Several years before John Carpenter struck gold with his low budget marvel Halloween, Canadian journeyman Bob Clark created the template for what would become known as the slasher film with 1974's Black Christmas.
This horror film was among the first to follow the now familiar pattern of the slasher genre that went on to dominate early '80s horror cinema. Black Christmas utilized the unseen killer knocking off nubile coeds in their sorority house one at a time in search of vengeance for some unknown slight committed against him. Director Clark, who would go on to even greater acclaim as the director of one of the most famous Christmas films of all time, A Christmas Story, created what has become one of the most iconic films of the period and the first film to exploit holiday terrors in a trend that continues even today.
Black Christmas's story, of an obscene caller who terrorizes a sorority house during the holiday break, is one that would become rather familiar to horror audiences by the mid '80s, but at the time it was quite novel. Not only did the film introduce a relatively new idea, the unseen killer stalking the college coeds, it also included a cast that was pretty high profile compared to what would came after. In the nominal lead was Olivia Hussey, who had scored a major international hit with Zeffirelli's Romeo & Juliet in 1968. Also on board were Margot Kidder (Superman, Sisters), Kier Dullea (2001: A Space Odyssey), Andrea Martin (SCTV), and cult film legend John Saxon (Tenebre, Enter the Dragon, A Nightmare on Elm Street, etc.).
The result of this confluence of talent, who really had no business slumming it in what should've been a no budget Canadian horror film, was nothing less than a milestone in terror. Black Christmas is not only among the most prominent progenitors of the slasher genre alongside films like Psycho, it's also a genuinely great film.
101 Films brings Black Christmas to Blu-ray in the UK for the first time with this disc, released a few weeks ago in the final weeks of 2017. The film has already had two Blu-ray releases in the US, and one in Canada, and 101 Films does its best to stay in competition with those two discs, but does ultimately fall a bit short.
The A/V quality on the disc is about as good as one could expect. The only available source material for the disc wasn't in optimal shape, and so the picture is good, but by no means a knockout. However it does the job, as do the 5.1 surround and original 2.0 stereo audio tracks. I sampled both and found myself preferring the surround track as it seems to produce a more full sound, even when it comes to dialogue rendition.

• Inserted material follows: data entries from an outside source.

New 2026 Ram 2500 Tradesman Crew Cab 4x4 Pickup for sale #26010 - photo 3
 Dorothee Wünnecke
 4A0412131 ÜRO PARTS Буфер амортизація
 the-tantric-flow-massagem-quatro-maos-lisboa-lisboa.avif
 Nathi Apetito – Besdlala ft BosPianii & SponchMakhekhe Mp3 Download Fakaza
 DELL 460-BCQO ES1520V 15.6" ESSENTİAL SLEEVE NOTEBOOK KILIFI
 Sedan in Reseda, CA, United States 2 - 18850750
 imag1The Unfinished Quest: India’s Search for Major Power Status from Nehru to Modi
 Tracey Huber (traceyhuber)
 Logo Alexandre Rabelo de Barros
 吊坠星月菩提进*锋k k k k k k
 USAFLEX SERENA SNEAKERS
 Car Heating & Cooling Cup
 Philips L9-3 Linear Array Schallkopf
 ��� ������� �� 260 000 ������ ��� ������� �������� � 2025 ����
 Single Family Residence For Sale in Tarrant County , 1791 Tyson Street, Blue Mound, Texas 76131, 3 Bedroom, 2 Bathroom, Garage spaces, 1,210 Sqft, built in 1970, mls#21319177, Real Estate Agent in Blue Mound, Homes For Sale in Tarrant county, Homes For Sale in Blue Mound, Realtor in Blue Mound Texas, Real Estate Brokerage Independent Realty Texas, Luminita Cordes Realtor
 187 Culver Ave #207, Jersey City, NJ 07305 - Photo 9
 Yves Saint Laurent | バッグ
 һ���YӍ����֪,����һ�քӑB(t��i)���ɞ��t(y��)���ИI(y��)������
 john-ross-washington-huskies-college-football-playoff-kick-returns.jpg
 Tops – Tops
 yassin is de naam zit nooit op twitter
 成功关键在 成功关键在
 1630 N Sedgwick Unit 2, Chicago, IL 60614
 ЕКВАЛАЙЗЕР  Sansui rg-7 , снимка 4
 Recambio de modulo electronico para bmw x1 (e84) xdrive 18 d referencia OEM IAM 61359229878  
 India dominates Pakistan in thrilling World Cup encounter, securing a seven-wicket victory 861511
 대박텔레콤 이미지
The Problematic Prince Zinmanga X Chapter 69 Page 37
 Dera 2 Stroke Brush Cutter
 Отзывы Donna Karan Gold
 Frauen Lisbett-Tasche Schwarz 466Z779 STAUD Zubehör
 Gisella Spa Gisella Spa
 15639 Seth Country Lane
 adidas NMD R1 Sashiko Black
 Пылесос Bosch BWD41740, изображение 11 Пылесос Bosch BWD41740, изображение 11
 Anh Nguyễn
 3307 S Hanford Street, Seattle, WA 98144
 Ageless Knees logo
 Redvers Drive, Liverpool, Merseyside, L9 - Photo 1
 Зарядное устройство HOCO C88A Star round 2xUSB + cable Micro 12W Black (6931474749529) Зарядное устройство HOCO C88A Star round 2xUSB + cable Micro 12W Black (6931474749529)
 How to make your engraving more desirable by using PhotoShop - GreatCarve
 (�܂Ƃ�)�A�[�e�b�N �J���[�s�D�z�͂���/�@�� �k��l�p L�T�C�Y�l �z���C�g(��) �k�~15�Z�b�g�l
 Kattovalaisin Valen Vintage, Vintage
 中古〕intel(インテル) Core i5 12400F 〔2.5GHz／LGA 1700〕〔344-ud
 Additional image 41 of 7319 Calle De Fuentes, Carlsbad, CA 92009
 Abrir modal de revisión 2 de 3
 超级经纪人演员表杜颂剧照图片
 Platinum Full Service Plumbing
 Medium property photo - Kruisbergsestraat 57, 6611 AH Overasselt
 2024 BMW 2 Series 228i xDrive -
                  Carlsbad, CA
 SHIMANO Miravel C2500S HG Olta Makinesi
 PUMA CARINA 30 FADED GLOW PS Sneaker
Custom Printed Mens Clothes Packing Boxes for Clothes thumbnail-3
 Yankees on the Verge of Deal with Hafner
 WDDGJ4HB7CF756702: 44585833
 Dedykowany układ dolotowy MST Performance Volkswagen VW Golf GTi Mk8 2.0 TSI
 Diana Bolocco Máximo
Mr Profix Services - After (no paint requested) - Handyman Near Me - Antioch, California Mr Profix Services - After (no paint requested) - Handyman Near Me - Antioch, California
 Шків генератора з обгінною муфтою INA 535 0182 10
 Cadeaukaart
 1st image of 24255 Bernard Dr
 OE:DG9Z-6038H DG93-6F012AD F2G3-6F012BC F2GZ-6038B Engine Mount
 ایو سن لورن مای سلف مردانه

When it comes to extras, the 101 Films Blu-ray recycles some of the best bonus materials from previous editions. Borrowing from the Canadian "Season's Grievings" 40th anniversary disc from a few years back as well as the US Scream Factory disc's best features. There is a decent length interview with star Art Hingle in which he talks about the film and Canada's film industry at the time and today, as well as a similar interview with co-star Lynne Griffin. The disc also includes a 40th anniversary reunion panel from Fan Expo Canada in 2014 and a making-of documentary from that same year that appears on both the Scream Factory disc and the Canadian Anchor Bay release.
Yes, the UK disc is missing several of the bonus materials from Scream Factory's comprehensive 2017 release. There's a whole other cut of the film that is missing, as well as numerous interviews, but if you're locked to Region B, there is no shame in owning this release, which is very good on its own merit. Definitely recommended for European fans.